Given text:
____________________
Over the Christmas and New Year break, I finishing reading Till Time’s Last Sand, British historian David Kynaston’s masterful history of the Bank of England, covering its first 320 years since its establishment in 1694, when incidentally it became the second central bank in the world, as Sweden’s was established over two decades earlier. Hat tip to Nicholas Gruen who tweeted on central banks recently: https://twitter.com/NGruen1/status/947352667512119296.

The book covers the bank’s origin as the banker to the British Government and its evolution into “a great engine of state”, as Adam Smith described it. During its long history, the bank has helped the British Government finance its budget in peace and wartime, and it also helped finance colonial development, including that of Queensland’s in the 19th century. The book tells the story of, among other pivotal events, the bank’s nationalisation in 1946, its experiments with monetarism in the 1970s and 1980s, its eventual independence to fight inflation on its on terms, and its controversial response to the financial crisis. It is a comprehensive history, with a wealth of fascinating information including, for example, the attempted shooting in 1903 of Bank Secretary Kenneth Grahame, who later wrote The Wind in the Willows.

The book contains a brief but interesting reference to Queensland. In the 19th century the Bank of England managed the Queensland Government’s borrowings from the London market, and in the late 1880s it became very concerned about Queensland’s rapidly growing public debt, which it was finding increasingly difficult to market. In 1888, the bank’s Governor Sir Mark Collett told the Queensland Government representative in London that he should advise the state government it needed to reduce its borrowing requirement. Certainly, Queensland’s public finances were in a parlous state at the time. In his biography of Sir Thomas McIlwraith, The Queensland Caesar, former Queensland Attorney-General Denver Beanland noted that, by 1890, Queensland had the highest public debt in the British Empire, at around £70 per capita, compared with Canada’s £12 per capita, for example.

The book contains many interesting stories about the bank’s employees, their day-to-day work, and how they came into the bank. For much of its history, the old boys network and family connections were relevant, and apparently proficiency in cricket was highly desirable. Kynaston is excellent when it comes to the human dimension, if not the economic dimension, which I’ll come to below. His description of the bank’s legendary governor of the first half of the twentieth century, Montagu Norman, is excellent. Norman is presented warts and all. With Norman, the facts speak for themselves. Norman’s extraordinarily poor judgment was demonstrated by his advocacy for Britain’s disastrous return to the gold standard in 1925, his unauthorised visit to Nazi Germany in early 1939, and the bank’s transfer of gold belonging to the Czechoslovak National Bank to the Reichsbank, after Nazi Germany’s invasion of Czechoslovakia in March 1939, just six months before the start of the war (see this BBC report).
____________________
Work item: Copy the review from "The book contains a" up to and including "capita, for example.", replacing "parlous" with "precarious". The lines after this play no part in the work.

Recorded information:
____________________
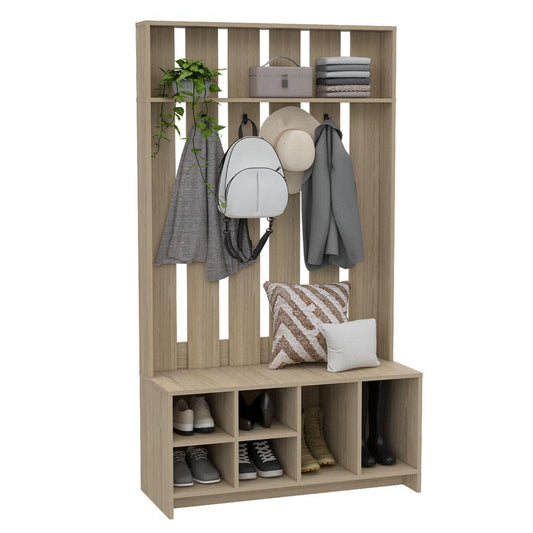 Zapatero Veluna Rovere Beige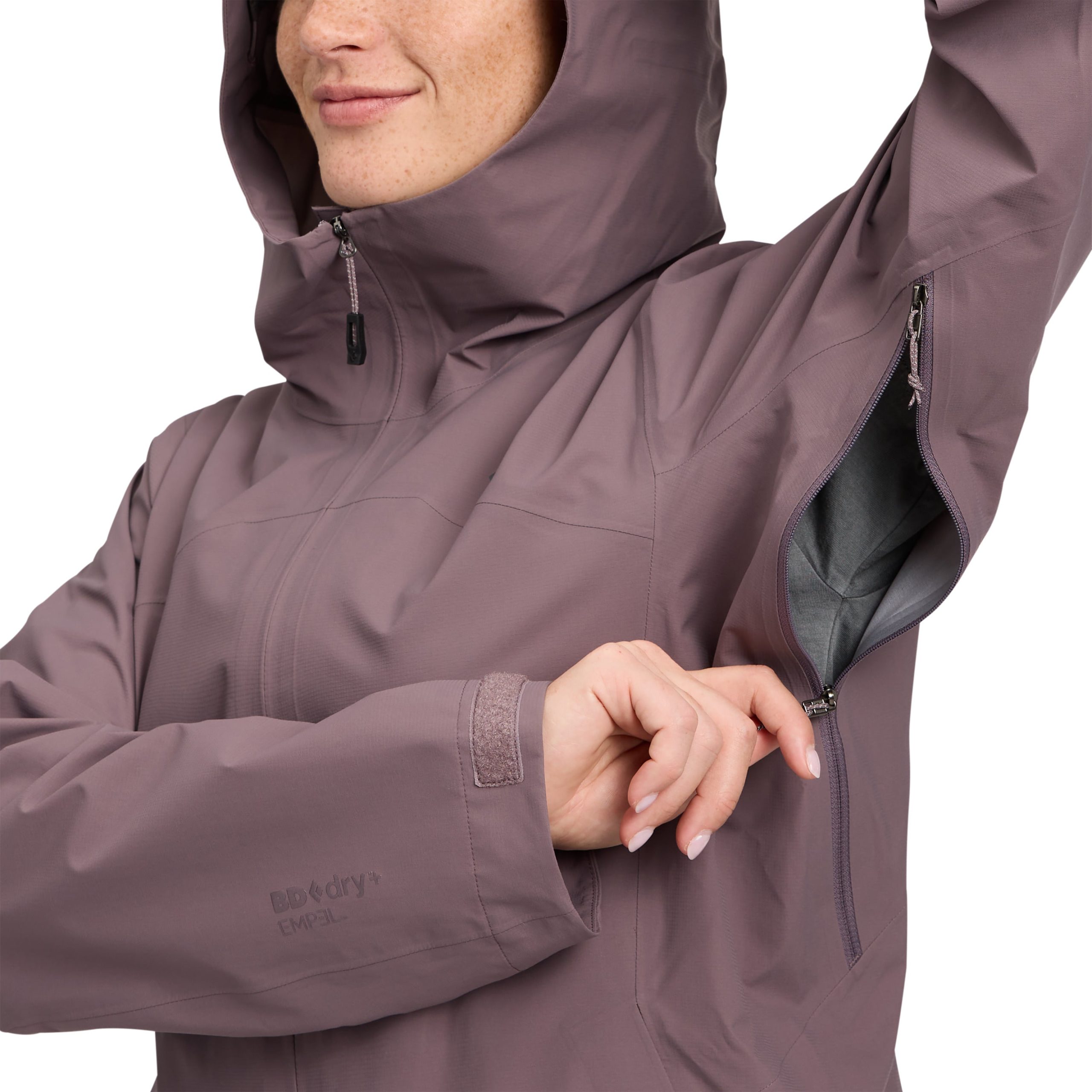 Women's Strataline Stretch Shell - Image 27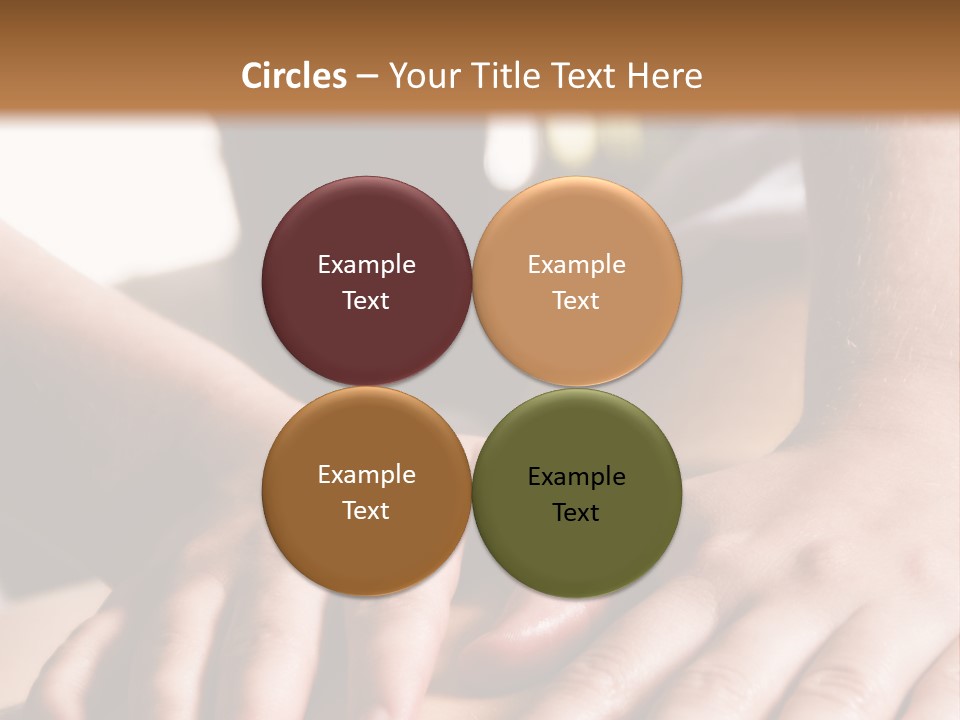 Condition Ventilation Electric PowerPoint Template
____________________
Answer to the problem:
The book contains a brief but interesting reference to Queensland. In the 19th century the Bank of England managed the Queensland Government’s borrowings from the London market, and in the late 1880s it became very concerned about Queensland’s rapidly growing public debt, which it was finding increasingly difficult to market. In 1888, the bank’s Governor Sir Mark Collett told the Queensland Government representative in London that he should advise the state government it needed to reduce its borrowing requirement. Certainly, Queensland’s public finances were in a precarious state at the time. In his biography of Sir Thomas McIlwraith, The Queensland Caesar, former Queensland Attorney-General Denver Beanland noted that, by 1890, Queensland had the highest public debt in the British Empire, at around £70 per capita, compared with Canada’s £12 per capita, for example.